The authors found that roughly one-fifth of CCCs had clinical personnel for whom FP was an official part of their job, such as fertility navigators or a team involved in a formal FP program. Their role seemed to be to facilitate data collection regarding the need for FP, acquire oncologists’ support, and, perhaps most importantly, provide timely access to information and services. Having these programs in place facilitates data collection that both demonstrates the unmet need and allows for benchmarking of progress.28,29
Accounts of how institutions have established FP programs have been published,29-32 which can serve as guides for institutions that have not done so or are not doing so effectively. Although the CCCs in this study differ from one another in organizational structure, several independently implemented the concept of having dedicated staff to address FP. This model is in line with the LIVESTRONG Fertile Hope recommendations for systematically integrating reproductive health into cancer treatment.26
In line with the model suggesting that patients with cancer become survivors from the moment of diagnosis,23 these data support the idea that planning for survivorship must also begin then. Planning for family building before treatment begins allows patients to become aware of fertility risks and potentially avoid the distress associated with infertility.33,34
That 3 of the CCCs approached referred the researchers to survivorship clinics for childhood cancer survivors deserves mention. These centers, along with the one that could not identify any resources, showed that FP was still not well-integrated into cancer care, and that family-building is often considered a posttreatment survivorship issue. The fact that almost half of the respondents each came from REI or oncology departments shows that FP is still seen as a chimera that does not fully belong in either discipline.
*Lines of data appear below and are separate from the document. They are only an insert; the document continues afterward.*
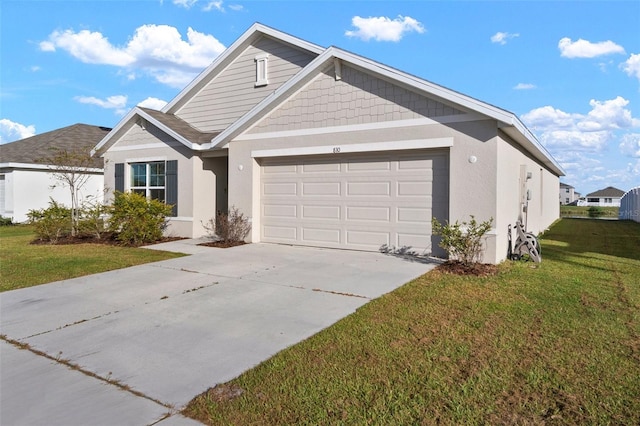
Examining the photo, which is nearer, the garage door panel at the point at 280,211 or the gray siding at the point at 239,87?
the garage door panel at the point at 280,211

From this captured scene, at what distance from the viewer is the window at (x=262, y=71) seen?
1386 cm

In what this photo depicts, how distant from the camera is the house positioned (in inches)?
339

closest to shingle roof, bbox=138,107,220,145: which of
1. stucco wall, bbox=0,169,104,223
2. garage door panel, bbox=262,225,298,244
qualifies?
garage door panel, bbox=262,225,298,244

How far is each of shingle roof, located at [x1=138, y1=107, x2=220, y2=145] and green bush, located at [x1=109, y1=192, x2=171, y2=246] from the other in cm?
233

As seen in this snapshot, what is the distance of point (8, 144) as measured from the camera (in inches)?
899

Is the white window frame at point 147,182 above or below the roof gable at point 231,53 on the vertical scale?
below

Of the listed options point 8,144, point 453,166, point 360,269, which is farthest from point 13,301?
point 8,144

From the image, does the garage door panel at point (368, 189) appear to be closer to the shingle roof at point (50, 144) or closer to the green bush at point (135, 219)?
the green bush at point (135, 219)

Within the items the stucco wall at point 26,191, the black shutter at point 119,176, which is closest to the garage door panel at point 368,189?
Answer: the black shutter at point 119,176

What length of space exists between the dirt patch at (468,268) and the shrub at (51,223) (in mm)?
11418

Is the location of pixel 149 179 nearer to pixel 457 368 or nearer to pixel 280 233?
pixel 280 233

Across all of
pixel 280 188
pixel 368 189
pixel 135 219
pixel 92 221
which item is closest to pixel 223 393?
pixel 368 189

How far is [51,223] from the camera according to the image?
41.0ft

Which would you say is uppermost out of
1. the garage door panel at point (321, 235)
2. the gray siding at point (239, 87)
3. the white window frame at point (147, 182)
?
the gray siding at point (239, 87)
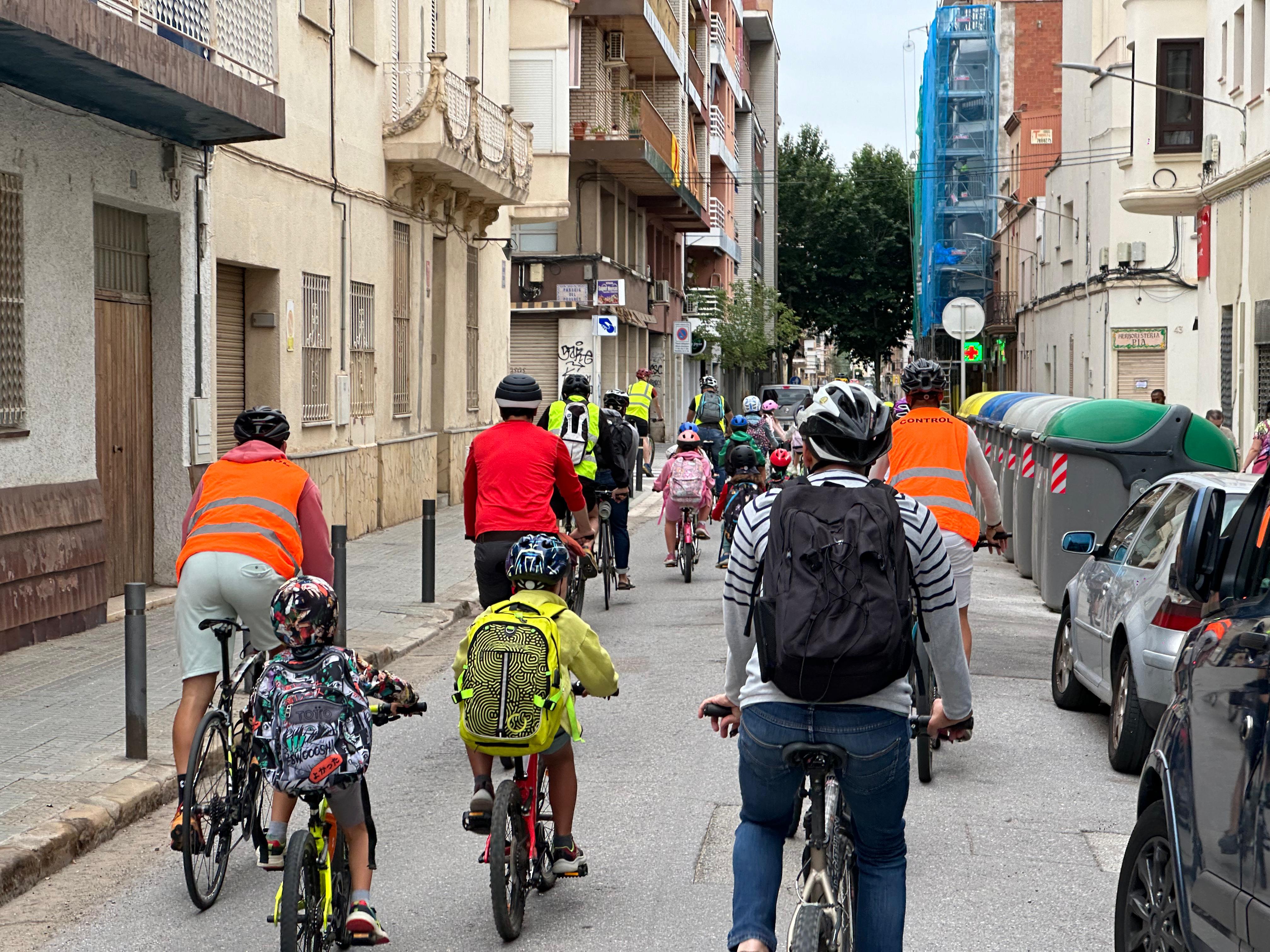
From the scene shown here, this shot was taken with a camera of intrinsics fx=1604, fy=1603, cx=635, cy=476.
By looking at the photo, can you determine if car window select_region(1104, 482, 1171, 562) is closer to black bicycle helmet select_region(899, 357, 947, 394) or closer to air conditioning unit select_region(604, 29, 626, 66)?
black bicycle helmet select_region(899, 357, 947, 394)

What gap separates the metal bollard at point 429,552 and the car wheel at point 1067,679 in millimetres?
5311

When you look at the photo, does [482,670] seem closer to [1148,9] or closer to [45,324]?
[45,324]

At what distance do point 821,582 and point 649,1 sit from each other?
33.2 metres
Although not all CCCs participated in this study, the response rate was approximately 75%, and the results are in line with those of prior work in this area.11,15,28,35-37 However, unlike other studies, this research focuses exclusively on results from NCI-designated CCCs, which are best positioned to set the standard for providing exemplary oncofertility care.
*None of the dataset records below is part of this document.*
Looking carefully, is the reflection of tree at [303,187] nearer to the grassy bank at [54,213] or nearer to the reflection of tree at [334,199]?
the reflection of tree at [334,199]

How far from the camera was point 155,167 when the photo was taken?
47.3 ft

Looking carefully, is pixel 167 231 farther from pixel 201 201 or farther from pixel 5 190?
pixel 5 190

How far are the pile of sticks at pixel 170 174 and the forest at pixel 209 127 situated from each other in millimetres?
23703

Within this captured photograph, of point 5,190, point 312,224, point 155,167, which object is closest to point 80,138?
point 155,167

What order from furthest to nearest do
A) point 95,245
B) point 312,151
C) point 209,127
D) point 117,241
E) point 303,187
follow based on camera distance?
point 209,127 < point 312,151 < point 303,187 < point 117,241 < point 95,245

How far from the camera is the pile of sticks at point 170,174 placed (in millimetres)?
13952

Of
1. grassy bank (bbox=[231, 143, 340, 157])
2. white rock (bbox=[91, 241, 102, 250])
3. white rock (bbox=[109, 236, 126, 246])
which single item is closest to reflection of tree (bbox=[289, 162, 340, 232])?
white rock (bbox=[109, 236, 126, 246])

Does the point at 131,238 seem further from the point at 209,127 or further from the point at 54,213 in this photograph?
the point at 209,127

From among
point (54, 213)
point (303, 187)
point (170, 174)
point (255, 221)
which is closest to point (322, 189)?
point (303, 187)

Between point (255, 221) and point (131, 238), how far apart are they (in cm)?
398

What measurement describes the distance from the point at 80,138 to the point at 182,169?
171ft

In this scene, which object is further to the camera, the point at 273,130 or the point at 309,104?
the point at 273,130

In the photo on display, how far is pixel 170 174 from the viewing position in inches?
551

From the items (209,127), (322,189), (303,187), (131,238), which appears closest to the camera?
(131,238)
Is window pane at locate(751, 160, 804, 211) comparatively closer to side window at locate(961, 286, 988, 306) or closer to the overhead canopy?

To provide truly comprehensive cancer care, each CCC that has not already done so should commit to the establishment of formal FP programs, with some portion of at least one clinician’s time designated for serving as a fertility educator or fertility navigator. These institutions should implement procedures for obtaining data on the numbers of patients who might benefit from FP, perhaps using their existing electronic medical records systems. To be leaders in the provision of quality, evidence-based cancer care, CCCs need to better integrate FP information and referral into their cancer treatment and survivorship models.
This work was supported by funding to the Oncofertility Consortium, 5-UL1DE019587-05. The authors have disclosed that they have no financial interests, arrangements, affiliations, or commercial interests with the manufacturers of any products discussed in this article or their competitors. Parts of this work were presented as posters at the 2011 ASCO Annual Meeting and the 2012 Cancer Survivorship Research Conference.